Human needs - real and imaginary

In order to understand what human needs are and how they differ from the needs of plants and animals, you will first need to understand what the term “needs” means.

human needs

Needs in psychology and philosophy are called a condition that is inherent exclusively to living organisms. This condition expresses the body’s dependence on environmental conditions for existence and development. The same condition determines the forms of activity of the body.

Different organisms have different needs. Plants need only a mineral substrate for nutrition, light and water.

The needs of animals are more diverse, despite the fact that they are based on instincts. Fear, nutrition, the desire for reproduction, sleep - these are the main "needs" of animal organisms.

Human needs are very, very diverse. They are determined by two main factors: the presence of the first (common with animals) and the second signaling system (speech and thinking) and a high mental organization. That is why human needs are so ambiguous, focused and are the main source of personality activity.

classification of needs

The peculiarity of a person is that he is able to realize his own subjective ideas about needs with its objective content. Only a person is able to understand that in order to satisfy a need, one must first set a goal, and then achieve it.

Even the physical needs of man are different from the needs of animals. That is why they are directly related to the forms of activity and can vary significantly throughout life.

A person’s needs are represented as his desires, aspirations, drives and addictions, and their satisfaction is always accompanied by the emergence of evaluative emotions. Joy, satisfaction, pride, anger, shame, discontent - these are what distinguish man from animals.
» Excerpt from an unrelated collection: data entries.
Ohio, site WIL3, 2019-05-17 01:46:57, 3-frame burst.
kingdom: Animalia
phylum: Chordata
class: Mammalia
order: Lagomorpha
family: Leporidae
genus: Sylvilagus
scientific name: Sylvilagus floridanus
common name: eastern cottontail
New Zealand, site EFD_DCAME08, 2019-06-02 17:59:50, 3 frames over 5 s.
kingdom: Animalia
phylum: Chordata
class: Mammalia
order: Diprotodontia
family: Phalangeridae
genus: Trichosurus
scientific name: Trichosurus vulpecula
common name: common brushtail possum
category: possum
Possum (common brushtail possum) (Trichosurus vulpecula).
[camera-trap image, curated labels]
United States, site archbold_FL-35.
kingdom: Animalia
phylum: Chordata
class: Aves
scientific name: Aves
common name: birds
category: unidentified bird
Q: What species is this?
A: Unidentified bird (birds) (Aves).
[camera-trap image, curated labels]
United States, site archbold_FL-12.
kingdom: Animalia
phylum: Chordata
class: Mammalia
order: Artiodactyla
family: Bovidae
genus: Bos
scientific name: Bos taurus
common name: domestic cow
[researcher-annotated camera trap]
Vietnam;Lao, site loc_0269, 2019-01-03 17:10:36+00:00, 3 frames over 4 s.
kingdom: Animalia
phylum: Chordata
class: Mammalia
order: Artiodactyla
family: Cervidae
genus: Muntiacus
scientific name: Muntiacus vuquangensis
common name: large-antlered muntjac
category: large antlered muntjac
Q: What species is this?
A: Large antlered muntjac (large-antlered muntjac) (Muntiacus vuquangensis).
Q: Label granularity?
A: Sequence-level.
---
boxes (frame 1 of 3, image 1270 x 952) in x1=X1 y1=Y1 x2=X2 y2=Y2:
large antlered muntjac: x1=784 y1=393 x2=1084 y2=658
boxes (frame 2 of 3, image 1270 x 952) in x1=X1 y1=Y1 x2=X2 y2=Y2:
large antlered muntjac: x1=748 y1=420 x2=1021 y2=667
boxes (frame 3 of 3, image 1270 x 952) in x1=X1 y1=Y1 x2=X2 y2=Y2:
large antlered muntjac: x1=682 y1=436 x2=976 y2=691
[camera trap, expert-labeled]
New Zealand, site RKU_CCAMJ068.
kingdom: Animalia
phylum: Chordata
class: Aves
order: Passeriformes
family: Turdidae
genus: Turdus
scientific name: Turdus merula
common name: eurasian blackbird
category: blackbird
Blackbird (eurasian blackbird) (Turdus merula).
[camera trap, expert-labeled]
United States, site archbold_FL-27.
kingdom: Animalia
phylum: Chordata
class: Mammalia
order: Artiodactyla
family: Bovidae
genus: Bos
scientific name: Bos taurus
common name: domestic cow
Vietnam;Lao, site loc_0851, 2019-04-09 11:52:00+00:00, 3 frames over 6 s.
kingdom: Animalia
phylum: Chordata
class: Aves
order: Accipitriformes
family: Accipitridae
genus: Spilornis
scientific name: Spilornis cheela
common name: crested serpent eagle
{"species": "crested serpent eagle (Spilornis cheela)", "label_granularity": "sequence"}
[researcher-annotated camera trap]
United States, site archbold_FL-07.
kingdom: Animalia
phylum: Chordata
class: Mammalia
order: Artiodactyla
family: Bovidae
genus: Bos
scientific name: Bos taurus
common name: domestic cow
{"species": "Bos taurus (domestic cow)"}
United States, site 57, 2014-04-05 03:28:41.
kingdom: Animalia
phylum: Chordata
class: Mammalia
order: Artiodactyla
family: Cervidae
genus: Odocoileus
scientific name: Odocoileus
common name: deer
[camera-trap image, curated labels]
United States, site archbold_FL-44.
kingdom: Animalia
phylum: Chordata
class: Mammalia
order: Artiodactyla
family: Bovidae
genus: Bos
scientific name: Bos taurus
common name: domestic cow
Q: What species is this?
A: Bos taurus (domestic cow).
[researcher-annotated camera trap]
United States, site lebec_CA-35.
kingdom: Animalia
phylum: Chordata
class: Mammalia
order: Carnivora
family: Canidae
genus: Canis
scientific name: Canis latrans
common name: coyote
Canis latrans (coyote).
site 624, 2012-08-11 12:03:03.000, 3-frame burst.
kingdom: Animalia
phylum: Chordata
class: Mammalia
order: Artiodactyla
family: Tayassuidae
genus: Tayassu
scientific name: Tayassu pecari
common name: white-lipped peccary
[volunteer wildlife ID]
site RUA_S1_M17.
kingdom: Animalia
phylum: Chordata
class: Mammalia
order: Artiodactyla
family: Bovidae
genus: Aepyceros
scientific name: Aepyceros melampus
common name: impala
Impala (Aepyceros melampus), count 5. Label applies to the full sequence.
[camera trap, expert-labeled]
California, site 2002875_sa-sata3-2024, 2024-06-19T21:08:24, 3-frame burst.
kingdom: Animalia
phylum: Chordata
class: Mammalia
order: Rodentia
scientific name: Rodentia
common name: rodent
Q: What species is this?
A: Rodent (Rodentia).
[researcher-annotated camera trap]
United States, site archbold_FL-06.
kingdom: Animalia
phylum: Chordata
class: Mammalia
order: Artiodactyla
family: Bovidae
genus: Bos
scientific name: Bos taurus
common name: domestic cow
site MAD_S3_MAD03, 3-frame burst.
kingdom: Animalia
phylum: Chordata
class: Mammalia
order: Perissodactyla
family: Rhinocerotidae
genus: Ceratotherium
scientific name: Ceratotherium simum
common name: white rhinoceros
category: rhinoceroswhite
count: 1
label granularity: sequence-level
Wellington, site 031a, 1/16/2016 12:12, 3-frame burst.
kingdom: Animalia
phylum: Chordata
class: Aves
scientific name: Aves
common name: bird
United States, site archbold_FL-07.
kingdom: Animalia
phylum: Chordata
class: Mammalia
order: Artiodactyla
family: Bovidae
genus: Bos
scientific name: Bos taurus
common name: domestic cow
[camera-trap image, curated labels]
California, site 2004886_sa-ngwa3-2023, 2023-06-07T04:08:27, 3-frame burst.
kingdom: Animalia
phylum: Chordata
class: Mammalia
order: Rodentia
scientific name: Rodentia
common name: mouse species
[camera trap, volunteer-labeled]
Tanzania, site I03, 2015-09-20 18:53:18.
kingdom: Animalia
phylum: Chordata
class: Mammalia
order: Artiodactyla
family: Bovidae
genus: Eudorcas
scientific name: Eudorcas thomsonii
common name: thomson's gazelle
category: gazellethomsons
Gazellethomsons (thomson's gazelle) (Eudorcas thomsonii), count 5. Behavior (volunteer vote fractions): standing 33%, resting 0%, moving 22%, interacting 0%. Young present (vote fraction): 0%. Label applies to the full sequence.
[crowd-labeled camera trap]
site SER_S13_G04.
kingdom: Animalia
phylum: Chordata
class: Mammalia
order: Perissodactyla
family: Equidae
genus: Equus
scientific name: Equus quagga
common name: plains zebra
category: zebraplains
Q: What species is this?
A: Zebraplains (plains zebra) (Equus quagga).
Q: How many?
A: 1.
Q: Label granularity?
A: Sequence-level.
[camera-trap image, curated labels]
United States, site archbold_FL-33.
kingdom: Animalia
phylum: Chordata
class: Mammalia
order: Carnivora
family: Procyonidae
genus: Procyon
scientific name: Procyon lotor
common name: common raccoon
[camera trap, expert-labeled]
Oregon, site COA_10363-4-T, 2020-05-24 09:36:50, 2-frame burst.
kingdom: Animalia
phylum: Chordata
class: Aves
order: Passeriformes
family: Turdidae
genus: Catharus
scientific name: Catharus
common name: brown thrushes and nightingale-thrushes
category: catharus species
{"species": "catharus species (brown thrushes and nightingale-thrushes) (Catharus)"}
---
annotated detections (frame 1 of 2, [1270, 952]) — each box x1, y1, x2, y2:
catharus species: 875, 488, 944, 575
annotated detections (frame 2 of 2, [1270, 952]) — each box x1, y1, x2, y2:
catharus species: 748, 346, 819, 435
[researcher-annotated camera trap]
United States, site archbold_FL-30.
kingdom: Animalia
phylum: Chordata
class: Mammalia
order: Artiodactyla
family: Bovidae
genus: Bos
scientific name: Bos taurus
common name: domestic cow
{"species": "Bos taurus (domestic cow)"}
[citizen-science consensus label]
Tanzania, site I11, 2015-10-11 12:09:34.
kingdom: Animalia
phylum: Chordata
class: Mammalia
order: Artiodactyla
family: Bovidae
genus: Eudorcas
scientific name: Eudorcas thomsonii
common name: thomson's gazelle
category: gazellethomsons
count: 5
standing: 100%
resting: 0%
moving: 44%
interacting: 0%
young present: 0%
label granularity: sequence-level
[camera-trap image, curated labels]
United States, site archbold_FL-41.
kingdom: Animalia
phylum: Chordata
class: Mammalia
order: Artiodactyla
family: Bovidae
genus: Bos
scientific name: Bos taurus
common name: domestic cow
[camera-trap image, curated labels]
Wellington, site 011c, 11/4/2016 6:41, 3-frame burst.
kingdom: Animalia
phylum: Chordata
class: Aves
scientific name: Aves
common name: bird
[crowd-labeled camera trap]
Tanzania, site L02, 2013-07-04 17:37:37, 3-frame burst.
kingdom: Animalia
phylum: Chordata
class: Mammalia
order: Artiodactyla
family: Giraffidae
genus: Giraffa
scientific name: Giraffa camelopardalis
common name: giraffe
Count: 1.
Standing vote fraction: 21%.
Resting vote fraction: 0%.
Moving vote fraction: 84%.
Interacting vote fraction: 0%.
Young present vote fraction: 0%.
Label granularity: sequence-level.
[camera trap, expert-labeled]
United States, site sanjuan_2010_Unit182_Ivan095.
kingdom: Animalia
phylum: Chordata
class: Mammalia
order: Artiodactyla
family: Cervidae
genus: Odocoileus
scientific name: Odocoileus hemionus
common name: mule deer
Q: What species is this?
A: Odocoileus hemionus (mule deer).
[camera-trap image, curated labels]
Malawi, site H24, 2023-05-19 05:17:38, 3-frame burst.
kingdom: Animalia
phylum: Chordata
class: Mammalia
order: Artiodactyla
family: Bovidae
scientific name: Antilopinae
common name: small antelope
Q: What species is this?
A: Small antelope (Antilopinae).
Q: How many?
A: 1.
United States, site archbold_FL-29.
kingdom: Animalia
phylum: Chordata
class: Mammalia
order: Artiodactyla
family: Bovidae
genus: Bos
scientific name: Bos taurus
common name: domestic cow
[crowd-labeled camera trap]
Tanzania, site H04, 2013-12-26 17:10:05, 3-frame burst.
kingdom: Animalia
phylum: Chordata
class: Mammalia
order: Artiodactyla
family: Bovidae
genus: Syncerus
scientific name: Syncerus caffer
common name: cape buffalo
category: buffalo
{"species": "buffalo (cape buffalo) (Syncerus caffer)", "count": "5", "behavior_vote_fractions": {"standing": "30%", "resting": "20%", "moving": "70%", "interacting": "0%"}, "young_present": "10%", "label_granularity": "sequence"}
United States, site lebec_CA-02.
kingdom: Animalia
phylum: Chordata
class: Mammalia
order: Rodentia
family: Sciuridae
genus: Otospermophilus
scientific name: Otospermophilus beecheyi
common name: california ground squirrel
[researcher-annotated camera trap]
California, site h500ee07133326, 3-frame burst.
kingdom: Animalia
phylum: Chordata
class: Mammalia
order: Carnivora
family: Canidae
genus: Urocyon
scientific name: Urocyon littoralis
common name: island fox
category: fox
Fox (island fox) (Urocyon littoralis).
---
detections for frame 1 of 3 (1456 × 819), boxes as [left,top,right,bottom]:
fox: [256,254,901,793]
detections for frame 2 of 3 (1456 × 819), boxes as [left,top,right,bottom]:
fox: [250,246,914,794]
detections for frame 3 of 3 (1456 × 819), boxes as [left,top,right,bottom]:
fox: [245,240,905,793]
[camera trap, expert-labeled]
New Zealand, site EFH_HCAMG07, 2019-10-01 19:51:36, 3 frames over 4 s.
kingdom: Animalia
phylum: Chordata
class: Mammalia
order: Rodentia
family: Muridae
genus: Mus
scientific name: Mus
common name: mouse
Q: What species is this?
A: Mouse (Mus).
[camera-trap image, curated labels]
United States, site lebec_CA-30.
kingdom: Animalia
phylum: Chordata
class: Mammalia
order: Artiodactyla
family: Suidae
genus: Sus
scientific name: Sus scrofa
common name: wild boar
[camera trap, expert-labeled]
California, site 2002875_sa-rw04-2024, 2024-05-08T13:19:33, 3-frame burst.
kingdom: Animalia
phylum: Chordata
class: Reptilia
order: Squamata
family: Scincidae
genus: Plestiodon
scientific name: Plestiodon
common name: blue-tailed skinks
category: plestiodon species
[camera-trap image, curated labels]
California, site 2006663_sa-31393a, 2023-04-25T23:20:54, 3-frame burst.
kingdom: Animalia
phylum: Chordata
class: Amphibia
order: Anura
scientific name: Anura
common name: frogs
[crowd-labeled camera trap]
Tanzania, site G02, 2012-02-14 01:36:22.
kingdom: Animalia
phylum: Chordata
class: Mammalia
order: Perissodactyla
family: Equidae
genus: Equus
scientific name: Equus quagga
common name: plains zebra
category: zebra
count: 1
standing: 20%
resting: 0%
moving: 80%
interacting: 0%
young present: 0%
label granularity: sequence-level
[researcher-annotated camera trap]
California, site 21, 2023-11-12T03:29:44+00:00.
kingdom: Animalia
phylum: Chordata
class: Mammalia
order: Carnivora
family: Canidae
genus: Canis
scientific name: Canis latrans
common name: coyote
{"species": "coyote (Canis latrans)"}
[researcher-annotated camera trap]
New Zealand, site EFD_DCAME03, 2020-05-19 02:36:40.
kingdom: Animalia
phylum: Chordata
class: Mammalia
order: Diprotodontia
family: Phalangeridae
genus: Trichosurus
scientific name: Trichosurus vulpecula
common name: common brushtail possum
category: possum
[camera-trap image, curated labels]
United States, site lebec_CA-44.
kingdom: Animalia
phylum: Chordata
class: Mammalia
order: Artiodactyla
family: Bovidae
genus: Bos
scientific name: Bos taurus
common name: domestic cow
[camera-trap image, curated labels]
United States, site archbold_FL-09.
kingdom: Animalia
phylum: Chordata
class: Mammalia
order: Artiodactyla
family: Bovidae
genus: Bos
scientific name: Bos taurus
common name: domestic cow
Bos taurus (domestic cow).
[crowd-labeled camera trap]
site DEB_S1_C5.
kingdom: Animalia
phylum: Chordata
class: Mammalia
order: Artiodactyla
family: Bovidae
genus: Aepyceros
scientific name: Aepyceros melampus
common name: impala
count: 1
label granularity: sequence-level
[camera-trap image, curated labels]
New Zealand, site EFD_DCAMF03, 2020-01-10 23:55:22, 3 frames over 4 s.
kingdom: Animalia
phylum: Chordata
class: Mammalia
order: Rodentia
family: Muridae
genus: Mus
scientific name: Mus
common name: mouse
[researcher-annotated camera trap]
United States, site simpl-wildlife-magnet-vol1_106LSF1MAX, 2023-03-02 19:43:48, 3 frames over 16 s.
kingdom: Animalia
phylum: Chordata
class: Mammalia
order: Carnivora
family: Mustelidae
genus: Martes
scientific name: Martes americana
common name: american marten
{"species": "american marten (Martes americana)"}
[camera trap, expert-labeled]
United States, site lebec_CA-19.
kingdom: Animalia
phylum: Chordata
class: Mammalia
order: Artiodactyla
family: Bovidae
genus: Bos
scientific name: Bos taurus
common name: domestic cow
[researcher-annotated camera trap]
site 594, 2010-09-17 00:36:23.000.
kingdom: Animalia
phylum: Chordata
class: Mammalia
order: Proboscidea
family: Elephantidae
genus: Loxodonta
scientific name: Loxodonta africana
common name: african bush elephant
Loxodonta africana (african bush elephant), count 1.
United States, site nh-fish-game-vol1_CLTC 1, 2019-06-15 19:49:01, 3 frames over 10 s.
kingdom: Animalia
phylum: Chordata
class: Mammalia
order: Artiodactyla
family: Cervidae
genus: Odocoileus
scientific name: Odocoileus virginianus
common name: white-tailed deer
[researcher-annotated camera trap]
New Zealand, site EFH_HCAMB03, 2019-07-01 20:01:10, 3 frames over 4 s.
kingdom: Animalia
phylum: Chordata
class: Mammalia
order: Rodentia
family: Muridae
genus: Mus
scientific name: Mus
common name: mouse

The form of manifestation of need is desire. They can be traced in aspirations and hobbies, they move the whole life of a person and his activities.

The topic “man and his needs” is studied by scientists of many specialties: philosophers, psychologists, economists, etc., and they all came to the unequivocal opinion: if we talk about a man, his needs are unlimited.

man and his needs

The explanation is simple. One need entails another. To the satisfaction of some, a person has other needs.

Classification of needs is an ambiguous concept, there are many of them. For example:

  • Needs related to the sphere of human activity: this is the need for work, new knowledge, the need for rest and communication.
  • The object of application of needs can be material, spiritual, biological, aesthetic and other spheres of life.
  • Subjectively, needs are divided into group and individual, social and collective.
  • By the nature of the activity: game, sex, food, defensive, communicative, cognitive.
  • According to the functional role of need, many scientists believe that they can be dominant or secondary, central or peripheral, sustainable or situational.

H. Murray, B. I. Dodonov, Guildford, Maslow and other researchers proposed their classifications of needs. Despite a slightly different approach, in almost all of them converge.

All human needs can be divided into natural and culturally acquired. Natural based on instincts, fixed at the level of genetics.

Cultural acquired with age. They can be simple acquired or complex acquired. The former arise on the basis of their own experience (for example, the need to communicate with friends or the need for a favorite job). The latter arise on the basis of non-empirical inferences. For example, believers need confession, not because they have made their own conclusion that it is needed, but because it is commonly believed that after a confession it becomes easier.